The Maine People’s Alliance (MPA) released the report, Broken Bootstraps: Falling Behind on Full Time Work, at a February 27 state house press conference. The Alliance for a Just Society, of which MPA is a member, prepared the report.
The report puts the spotlight on Mainers’ wages. In Maine today, 90 percent of all jobs pay less than the amount minimally needed to support a family of four.
By this, I mean the cost to pay for: food, housing and utilities, transportation, health care, child care, household, clothing, and personal items, savings, and state and federal taxes. There are no frills here.
According to the report, to pay for these simple items just for him or herself, a worker in Maine would need to earn $15.40 per hour. Barely half (53%) of Maine jobs pays this much. The living wage for a single adult with two children is $28.92 an hour. Only one in five jobs in Maine pays this much.
These low-wage-paying companies are not small businesses, but our largest corporations like Wal-Mart, McDonald’s, and Macy’s. Sixty-six (66) percent of low-wage workers are employed by companies with more than 100 employees. The vast majority of these companies are lucrative (meaning they were profitable in the last three years and are earning more now than they did before the recession hit).

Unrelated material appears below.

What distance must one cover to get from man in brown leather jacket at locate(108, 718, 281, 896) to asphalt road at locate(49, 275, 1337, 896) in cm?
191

The top, low-wage employer, Wal-Mart, has 1,400,000 employees nationwide. Last year Wal-Mart paid its workers on average less than $10 per hour while the company’s highest paid executive took home $18 million.
And these are the same companies that get tax breaks and subsidies. The state of Maine has provided three Wal-Mart locations here subsidies worth about $22.2 million.
For too many hardworking Mainers, their bootstraps are broken. The companies where they work do not pay a fair wage, let alone health insurance. They cannot rely on publicly-funded health insurance because the governor has turned his back on 100% federal funding already set aside to expand healthcare in Maine. They have no one to care for their children while they work because the governor and legislature cut Head Start and Maine’s childcare subsidy program. They also pay more in state and local taxes than their employers.
Mainers deserve better. All they ask for is a fair shake and a fair share in their employer’s prosperity. They simply need public policies that strengthen their bootstraps so that they can make ends meet.